The US government is sponsoring efforts to help activists in Arab and other countries gain access to technology that circumvents government firewalls, secures telephone text and voice messages, and prevents attacks on websites.
“This is sort of a cat-and-mouse game and governments are constantly developing new techniques to go after critics, to go after dissenters,” said Michael Posner, the assistant US secretary of state for human rights and labor.
“We are trying to stay ahead of the curve and trying to basically provide both technology, training, and diplomatic support to allow people to freely express their views.”
Posner told a small group of reporters that the theme of Internet freedom will be “peppered” throughout the State Department’s annual report on human rights for 194 countries that is scheduled for release on Friday.

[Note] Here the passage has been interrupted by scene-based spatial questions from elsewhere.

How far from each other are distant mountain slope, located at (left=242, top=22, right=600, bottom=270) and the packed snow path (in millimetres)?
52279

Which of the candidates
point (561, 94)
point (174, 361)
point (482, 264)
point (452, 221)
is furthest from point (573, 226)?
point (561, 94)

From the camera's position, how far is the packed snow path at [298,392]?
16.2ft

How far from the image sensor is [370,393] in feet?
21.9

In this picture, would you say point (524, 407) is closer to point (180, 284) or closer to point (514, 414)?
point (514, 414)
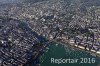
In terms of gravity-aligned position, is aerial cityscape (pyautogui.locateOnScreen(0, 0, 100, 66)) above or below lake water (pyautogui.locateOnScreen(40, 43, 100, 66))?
above

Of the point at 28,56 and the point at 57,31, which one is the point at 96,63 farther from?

US Secretary of State Hillary Clinton is campaigning hard for freedoms of expression, assembly and association online — what she calls the world’s town square or coffee house of the 21st century.
The chief US diplomat has said the protests in Egypt and Iran fueled by Facebook, Twitter and YouTube reflected “the power of connection technologies as an accelerant of political, social and economic change.”
The US government, Posner said, has budgeted $50 million in the last two years to develop new technologies to help activists protect themselves from arrest and prosecution by authoritarian governments.
And it has organized training sessions for 5,000 activists in different parts of the world.
A session held in the Middle East about six weeks ago gathered activists from Tunisia, Egypt, Syria and Lebanon who returned to their countries with the aim of training their colleagues there.
“They went back and there’s a ripple effect,” Posner said.
State Department officials said one of the new technologies under development is the “panic button,” which allows activists to erase contact lists on their cell phones if they are arrested.
“If you can get the panic button that wipes that (list) clean before they get locked up, you’re saving lives,” said Posner.
The new technology has not yet been made available to pro-democracy campaigners but it will prove useful in places like Syria, where the authorities simply go out and arrest activists who use their mobile phones.
The State Department said it has already funded efforts by private firms, mainly from the United States, to develop a dozen different technologies to circumvent government censorship firewalls.
“One of them has been very successful in Iran. It’s being used extensively. and we have the download numbers,” a State Department official said on condition of anonymity.
“It’s going viral and now that technology is spreading all over the Middle East,” said the official, who declined to name the technology in order not to endanger the people who are using it.
The State Department is also funding efforts to prevent governments from launching attacks — known as denial of service — aimed at shutting down websites that might publish an investigative report or other critical material.